Prep 10 mins
Cook 45 mins
From Silk Road Cooking: A Vegetarian Journey by Najmieh Batmanglij. In the list of ingredients is also 1 Tbsp angelica powder but the recipe editor would not let me add it. This is untried by me so far, but I plan on making it this winter while pomegranites are in season. It took me quite some time to find angelica powder. I found it in a magic speciality shop.
- 4 tablespoons vegetable oil
- 2 teaspoons cumin seeds
- 4 garlic cloves, crushed and peeled
- 1 inch fresh ginger, peeled and grated
- 1⁄4 cup rice flour
- 2 cups vegetable stock
- 4 cups pomegranate juice
- 2 teaspoons salt
- 1 teaspoon fresh ground black pepper
- 1⁄4 teaspoon cinnamon
- 1⁄4 cup sugar
- 1 cup Baby Spinach, washed and drained
- 1 cup fresh mint leaves, shredded (or 2 tsp dried mint)

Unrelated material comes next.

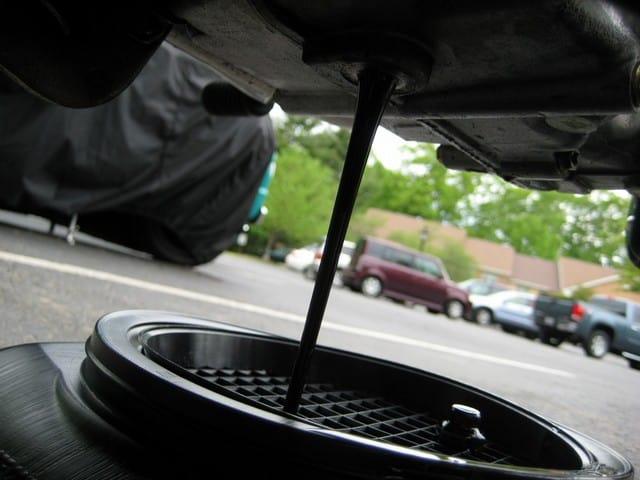 Bạn cần biết đến những lỗi hỏng vặt của ô tô Honda để khắc phục kịp thời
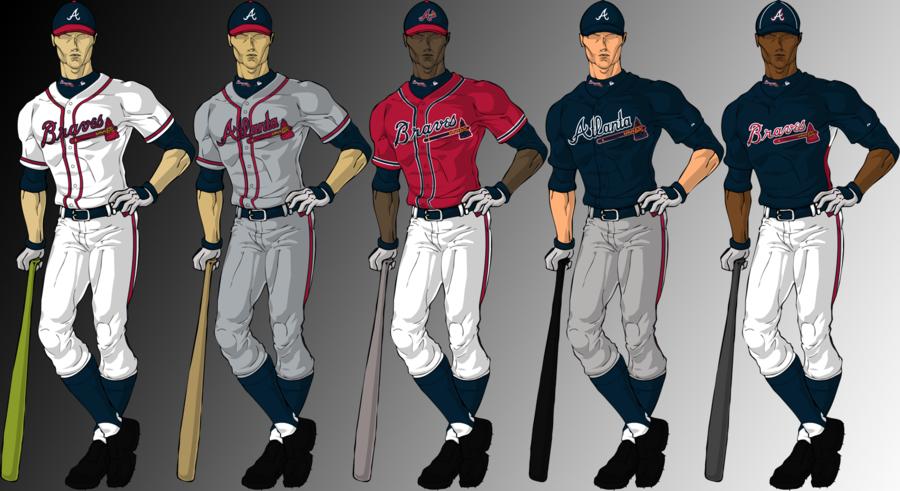 Better Background Atlanta Braves Braves Atlanta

- 1 teaspoon dried mint flakes
- 1 cup pomegranate seeds (about one large pomegranate)
- 1 cup chopped walnuts or 1 cup pine nuts, toasted and coarsely chopped
- Heat 4 Tbsp oil in a medium, heavy pot over medium heat.
- Add cumin and stir fry for 20 seconds until aromatic.
- Add the garlic and ginger and stir fry for 1 minute.
- Add rice flour and stir fry for 3 minutes.
- Add the stock and bring to a boil. Reduce heat and simmer over medium heat for 20 minutes.
- Stir in the pomegranate juice, salt, pepper, cinnamon, sugar, angelica powder, spinach and mint. Bring back to a boil, reduce heat and smmer over low for 15 minutes.
- Adjust seasonings to taste; the soup should be sweet and sour.
- Pour the soup into a tureen and garnish with the mint flakes, pomegranite seeds and walnuts.